Grameen America Celebrates A Decade Of Empowerment
More than 200 business leaders, philanthropists, and women trailblazers came out to celebrate Grameen America’s 10th anniversary at The Metropolitan Museum of Art on September 23. Held at the stunning Temple of Dendur, in the Sackler wing, the event honored Muhammad Yunus, Chair of the Board of Directors and Founder of Grameen America, with the Lifetime Achievement Award, and Ray Dalio, Founder, Chairman, and Co-Chief Investment Officer of Bridgewater Associates, with the Founders Award. The event raised more than $2 million for the Fund For Her Future.
“Ten years later, this ‘experiment’ is no longer an experiment,” said Andrea Jung, President and Chief Executive Officer of Grameen America. “Not only has it worked, but the organization has become the fastest growing, most successful microfinance program in the nation.”
Honoree Ray Dalio, who is contributing the proceeds of his new book Principles to Grameen America, noted, “I know of no model that is better than this model—it will fund itself and have impact on people who need it the most.”
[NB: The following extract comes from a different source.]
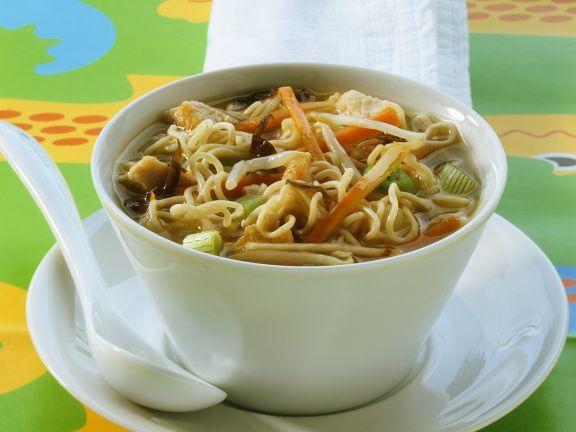 Asiatische Nudel-Hähnchensuppe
Melanne Verveer, Co-Founder of Seneca Women and the first-ever Ambassador-at-Large for Global Women’s Issues at the U.S. State Department under President Obama, presented the award to Professor Yunus. She was joined by Maria Arboleda, a proud business owner who received her first loan of $1,500 from Grameen America at its Jackson Heights branch in 2011. She now has six employees at her auto shop and is currently on her 12th loan cycle.
Professor Yunus, who just released a new book A World of Three Zeros: The New Economics of Zero Poverty, Zero Unemployment, and Zero Net Carbon Emissions, reflected on the past 10 years, “We didn’t know how far we could come.”
Ms. Jung spoke about Grameen America’s plans for the next decade, which include doubling the number of branch locations, reaching more than half a million women, and touching more than 1.5 million lives. “What was a bold dream just a few short years ago is now a tangible goal with material national impact.”